## Wednesday, March 23, 2016

### Five imaginary surveys

Carl Morris offered three examples of poll results (see this post by Andrew Gelman for a link and discussion). The numbers are those who say they favor the candidate from Party A in a two-person race (no one is undecided).  He adds that "Party A candidates have always gotten between 40% and 60% of the vote and have won about half of the elections."

15 out of 20               (75% for A)
115 out of 200            (57.5%)
1,046 out of 2000       (52.3%)

The p-value for the hypothesis that exactly half support candidate A is .021 for each example.  But Morris argues that they provide different levels of evidence for the proposition that A is ahead:  strongest for 1,046 out of 2000, then 115 out of 200, with 15 out of 20 giving the weakest evidence.  For the explanation, read the original paper, but basically his point is given the experience of other elections, you should compare the pessimistic hypothesis ("I have just under 50%") to an alternative hypothesis that's consistent with that experience, like "I have more than 50% but less than 60%."

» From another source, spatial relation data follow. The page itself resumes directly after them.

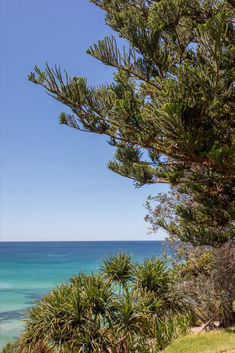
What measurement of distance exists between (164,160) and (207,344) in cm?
390

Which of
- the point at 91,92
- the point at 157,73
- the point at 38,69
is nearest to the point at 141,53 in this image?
the point at 157,73

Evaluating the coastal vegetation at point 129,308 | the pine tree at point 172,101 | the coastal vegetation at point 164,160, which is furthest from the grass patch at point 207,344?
the pine tree at point 172,101

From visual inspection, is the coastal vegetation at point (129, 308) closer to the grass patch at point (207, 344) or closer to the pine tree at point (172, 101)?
the grass patch at point (207, 344)

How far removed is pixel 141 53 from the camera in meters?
3.97

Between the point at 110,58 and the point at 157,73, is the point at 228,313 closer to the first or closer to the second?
the point at 157,73

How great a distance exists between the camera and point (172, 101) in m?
3.34

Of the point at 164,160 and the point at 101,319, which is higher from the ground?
the point at 164,160

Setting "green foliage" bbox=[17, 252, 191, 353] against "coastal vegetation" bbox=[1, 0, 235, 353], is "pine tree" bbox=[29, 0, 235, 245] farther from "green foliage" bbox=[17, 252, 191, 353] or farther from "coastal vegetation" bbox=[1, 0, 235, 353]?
"green foliage" bbox=[17, 252, 191, 353]

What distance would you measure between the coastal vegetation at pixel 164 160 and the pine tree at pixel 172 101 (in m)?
0.02

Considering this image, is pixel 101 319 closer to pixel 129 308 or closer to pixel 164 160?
pixel 129 308

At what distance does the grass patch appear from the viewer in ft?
16.7

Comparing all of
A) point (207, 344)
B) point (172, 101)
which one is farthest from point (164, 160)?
point (207, 344)

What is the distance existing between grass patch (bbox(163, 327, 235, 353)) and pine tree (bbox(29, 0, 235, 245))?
1.99m

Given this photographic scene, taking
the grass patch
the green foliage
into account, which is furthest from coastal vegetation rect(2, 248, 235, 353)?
the grass patch
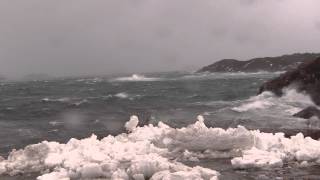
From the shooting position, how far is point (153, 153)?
24.6 m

What if the poll showed support from 10,145 out of 20,000 (50.7%)?  The p-value would again be .021, and Morris's approach would show even stronger evidence for the proposition that A was ahead than in the 1,046 out of 2,000 example.  However, a candidate might reasonably find it less encouraging than 1046 out of 2000, and describe the results as indicating that the election was "too close to call."  Morris's analysis and the p-value are both based on the assumption that you had a random sample.  But in an election poll, you know that's not quite true--even if you contact a random sample (which is difficult), non-response is almost certainly not completely random.  So in addition to sampling error, there is some extra uncertainty.  It's hard to say exactly how much, but it's safe to say that it's at least 1-2%, even for high-profile races.

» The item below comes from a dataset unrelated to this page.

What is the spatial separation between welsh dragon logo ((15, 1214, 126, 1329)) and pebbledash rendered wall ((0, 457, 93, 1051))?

What if the poll showed support from 27 out of 30?  The p-value is about .000004, and with a prior distribution like that used by Morris, the posterior probability that candidate A is ahead is very near one.   That is, both agree that this provides stronger evidence than any of the other examples.  But I think that a reasonable candidate would suspect that there was something wrong with the poll:  that there was some kind of mistake or deception.

This is not to say that there's any mistake in Morris's analysis, just that things get more complicated as you get closer to the problems of interpreting actual results.  These examples are also relevant to the situation faced by someone asking "does x affect y, after controlling for other relevant factors?" (e. g., does income affect chances of voting for Donald Trump?).   You could divide the range of parameter estimates into four groups:
a.  too small to be of interest
b.  "normal" size
c.  surprisingly large
d.  ridiculously large

People often characterize (a) in terms of "substantive significance," but it can also be parallel to the uncertainty in even well-conducted surveys.  In an observational study, the specification of "other relevant factors" is almost certainly wrong or incomplete, so if you have a very small parameter estimate, it's reasonable to suspect that it would be zero or the opposite sign under some reasonable alternative specifications--in effect, it's "too close to call."  The second, (b) is the common situation in which the variable makes some difference, but not all that much--often it's one of a large number of factors.  Establishing something like that may be an advance in knowledge, but usually isn't very exciting.  A sufficiently large value (c) is different:  it suggests we may have to fundamentally change the way we think about something (as I recall, people said things like that about the LaCour "study" of personal influence).  Then there's (d), which could be a result of mistakes in recording the data, or miscoding, or some gross error in model specification (politeness prevents me from offering examples).  The problem is that the values for (c) and (d) overlap--just like the 27 out of 30 example could indicate that the candidate is going to win by a historically unprecedented margin, or that there was merely some kind of mistake.